• Exercise tasks
1/ In the passage about the dissent, at whose behest did Duncan appear on the show as an expert?
2/ Decide whether each statement agrees with the passage about the dissent. (a) Duncan mentioned price points while on the show. (b) Duncan appeared on the show as an invited guest. (c) Duncan is said to have been entirely innocent of deception.
3/ Reproduce the section of the passage about the dissent that begins at the words "To support this" and stops after the words "substantiate their opinions.".

• Exercise text
>>>

In effect the dissent is saying that when a company stakeholder appears on television in a news and information setting to promote positive news in an industry in which they operate—whether it’s an airline CEO touting improved airline safety records, or a telecom exec lauding Internet availability in undeserved communities—she does so under the full protection of the First Amendment because she is not engaging in commercial speech.
To support this conclusion, the dissent points out that none of the classic commercial speech factors were present in this case. Duncan did not propose a commercial transaction while on the show. He did not mention any price points while on the show. And he did not pay a fee to appear on the show. He was an invited guest who appeared as an expert at the behest of Dr. Oz himself. As the dissent sees it, holding Duncan responsible for redressing pecuniary loss stemming from his protected speech is tantamount to suppressing free speech, and is a dangerous overreach of the agency’s authority. Their fear is that by increasing the redress amount that Duncan must pay as a result, the majority’s decision will lead to qualified health and nutrition experts declining television appearances for fear that they may not be able to substantiate their opinions.
Duncan may have been guilty of deception, in other words, but not to the tune of $9 million dollars.

<<<

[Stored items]
>>>

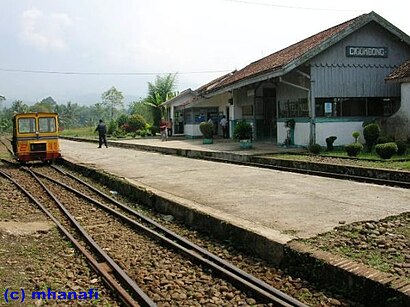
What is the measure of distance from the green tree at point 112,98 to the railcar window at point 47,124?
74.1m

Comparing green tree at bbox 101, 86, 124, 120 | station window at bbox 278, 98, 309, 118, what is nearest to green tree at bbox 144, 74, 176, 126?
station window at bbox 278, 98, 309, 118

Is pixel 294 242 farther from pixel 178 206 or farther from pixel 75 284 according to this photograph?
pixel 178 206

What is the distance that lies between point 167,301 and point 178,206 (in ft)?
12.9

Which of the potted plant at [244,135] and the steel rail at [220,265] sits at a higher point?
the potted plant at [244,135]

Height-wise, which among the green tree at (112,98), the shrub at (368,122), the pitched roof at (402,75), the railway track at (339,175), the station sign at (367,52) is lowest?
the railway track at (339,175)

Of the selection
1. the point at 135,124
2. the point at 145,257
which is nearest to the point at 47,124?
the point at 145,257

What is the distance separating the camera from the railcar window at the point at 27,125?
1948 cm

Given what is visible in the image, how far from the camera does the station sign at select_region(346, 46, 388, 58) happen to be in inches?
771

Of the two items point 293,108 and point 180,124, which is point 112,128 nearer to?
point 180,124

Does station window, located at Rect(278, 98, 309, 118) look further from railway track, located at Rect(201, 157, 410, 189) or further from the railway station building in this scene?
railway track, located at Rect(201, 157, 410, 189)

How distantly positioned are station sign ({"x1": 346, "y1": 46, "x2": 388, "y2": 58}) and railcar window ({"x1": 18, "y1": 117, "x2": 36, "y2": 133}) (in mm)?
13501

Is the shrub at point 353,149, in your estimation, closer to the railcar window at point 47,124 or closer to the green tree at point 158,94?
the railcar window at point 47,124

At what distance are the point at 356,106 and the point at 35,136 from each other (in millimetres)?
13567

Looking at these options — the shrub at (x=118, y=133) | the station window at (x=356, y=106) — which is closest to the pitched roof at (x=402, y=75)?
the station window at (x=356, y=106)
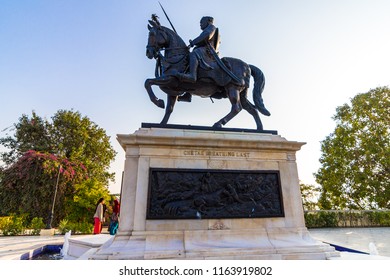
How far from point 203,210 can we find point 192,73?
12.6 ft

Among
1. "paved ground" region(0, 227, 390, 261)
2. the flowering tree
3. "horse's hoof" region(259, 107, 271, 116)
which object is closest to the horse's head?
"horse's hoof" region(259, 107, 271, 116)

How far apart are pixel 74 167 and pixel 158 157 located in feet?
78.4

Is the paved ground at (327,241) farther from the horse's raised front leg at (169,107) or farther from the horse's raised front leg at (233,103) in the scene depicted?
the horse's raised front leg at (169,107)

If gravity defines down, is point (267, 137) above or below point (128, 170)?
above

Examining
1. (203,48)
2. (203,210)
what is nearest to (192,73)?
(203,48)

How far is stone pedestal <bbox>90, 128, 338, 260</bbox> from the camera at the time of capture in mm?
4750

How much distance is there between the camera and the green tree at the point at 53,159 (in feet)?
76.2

<<<
>>>

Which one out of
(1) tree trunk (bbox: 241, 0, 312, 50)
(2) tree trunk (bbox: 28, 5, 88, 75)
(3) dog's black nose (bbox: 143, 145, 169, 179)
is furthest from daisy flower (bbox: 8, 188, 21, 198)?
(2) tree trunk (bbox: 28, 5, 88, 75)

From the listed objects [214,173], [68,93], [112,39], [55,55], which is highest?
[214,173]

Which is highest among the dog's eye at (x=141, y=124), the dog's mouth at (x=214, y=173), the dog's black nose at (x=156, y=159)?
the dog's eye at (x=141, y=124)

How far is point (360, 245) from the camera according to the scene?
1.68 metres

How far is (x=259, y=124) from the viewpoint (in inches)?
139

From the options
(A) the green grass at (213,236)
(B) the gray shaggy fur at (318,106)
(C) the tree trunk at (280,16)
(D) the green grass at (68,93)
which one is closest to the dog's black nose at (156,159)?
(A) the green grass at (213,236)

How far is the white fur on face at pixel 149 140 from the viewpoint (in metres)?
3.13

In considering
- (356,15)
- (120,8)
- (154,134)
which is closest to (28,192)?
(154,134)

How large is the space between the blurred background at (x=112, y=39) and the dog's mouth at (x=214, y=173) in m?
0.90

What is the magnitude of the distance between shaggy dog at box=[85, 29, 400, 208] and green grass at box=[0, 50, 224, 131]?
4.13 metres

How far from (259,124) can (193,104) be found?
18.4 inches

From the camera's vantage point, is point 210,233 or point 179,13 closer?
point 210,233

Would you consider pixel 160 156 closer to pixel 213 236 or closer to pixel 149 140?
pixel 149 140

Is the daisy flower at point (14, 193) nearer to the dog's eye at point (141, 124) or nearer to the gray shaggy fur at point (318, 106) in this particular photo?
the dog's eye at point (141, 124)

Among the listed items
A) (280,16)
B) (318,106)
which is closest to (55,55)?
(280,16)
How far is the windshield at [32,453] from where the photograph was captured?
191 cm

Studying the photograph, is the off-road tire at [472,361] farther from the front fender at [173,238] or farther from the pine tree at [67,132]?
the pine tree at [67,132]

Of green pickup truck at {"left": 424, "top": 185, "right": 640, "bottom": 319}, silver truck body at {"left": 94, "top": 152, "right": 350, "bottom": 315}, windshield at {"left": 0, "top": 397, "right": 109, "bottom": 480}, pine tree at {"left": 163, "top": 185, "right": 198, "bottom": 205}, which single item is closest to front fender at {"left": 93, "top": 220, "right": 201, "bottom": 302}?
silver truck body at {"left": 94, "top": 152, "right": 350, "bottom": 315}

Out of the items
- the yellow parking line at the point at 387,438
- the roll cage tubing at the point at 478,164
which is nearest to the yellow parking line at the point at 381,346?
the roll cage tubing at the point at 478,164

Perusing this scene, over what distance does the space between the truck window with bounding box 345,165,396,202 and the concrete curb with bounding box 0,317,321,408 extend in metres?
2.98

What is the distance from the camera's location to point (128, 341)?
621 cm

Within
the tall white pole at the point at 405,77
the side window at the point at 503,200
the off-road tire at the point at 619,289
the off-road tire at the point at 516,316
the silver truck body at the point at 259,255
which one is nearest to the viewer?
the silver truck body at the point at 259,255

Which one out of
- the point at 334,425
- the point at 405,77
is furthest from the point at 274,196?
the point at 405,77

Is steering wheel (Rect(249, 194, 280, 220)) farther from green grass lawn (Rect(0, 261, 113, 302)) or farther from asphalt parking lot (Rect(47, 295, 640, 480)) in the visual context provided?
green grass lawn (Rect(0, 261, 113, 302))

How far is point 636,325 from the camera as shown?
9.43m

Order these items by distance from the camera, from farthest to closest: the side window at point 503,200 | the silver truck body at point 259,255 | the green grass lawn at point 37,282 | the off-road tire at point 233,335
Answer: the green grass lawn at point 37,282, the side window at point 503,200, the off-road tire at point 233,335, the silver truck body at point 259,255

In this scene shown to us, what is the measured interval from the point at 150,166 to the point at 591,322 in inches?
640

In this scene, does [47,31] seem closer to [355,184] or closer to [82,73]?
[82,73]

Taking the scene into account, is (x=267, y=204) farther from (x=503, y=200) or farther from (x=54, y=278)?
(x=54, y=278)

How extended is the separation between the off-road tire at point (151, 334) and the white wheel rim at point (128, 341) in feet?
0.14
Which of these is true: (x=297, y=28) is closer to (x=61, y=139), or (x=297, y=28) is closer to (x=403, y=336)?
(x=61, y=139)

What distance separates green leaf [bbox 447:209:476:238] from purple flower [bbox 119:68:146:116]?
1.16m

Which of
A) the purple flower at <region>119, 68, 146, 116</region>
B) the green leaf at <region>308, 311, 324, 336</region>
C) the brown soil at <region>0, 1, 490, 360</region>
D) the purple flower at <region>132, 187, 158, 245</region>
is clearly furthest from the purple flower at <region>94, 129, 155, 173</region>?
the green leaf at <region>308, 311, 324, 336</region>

<<<

• Answers in order
1/ Dr. Oz

2/
(a) No: "He did not mention any price points while on the show."
(b) Yes: "He was an invited guest who appeared as an expert at the behest of Dr. Oz himself."
(c) No: "Duncan may have been guilty of deception, in other words, but not to the tune of $9 million dollars."

3/
To support this conclusion, the dissent points out that none of the classic commercial speech factors were present in this case. Duncan did not propose a commercial transaction while on the show. He did not mention any price points while on the show. And he did not pay a fee to appear on the show. He was an invited guest who appeared as an expert at the behest of Dr. Oz himself. As the dissent sees it, holding Duncan responsible for redressing pecuniary loss stemming from his protected speech is tantamount to suppressing free speech, and is a dangerous overreach of the agency’s authority. Their fear is that by increasing the redress amount that Duncan must pay as a result, the majority’s decision will lead to qualified health and nutrition experts declining television appearances for fear that they may not be able to substantiate their opinions.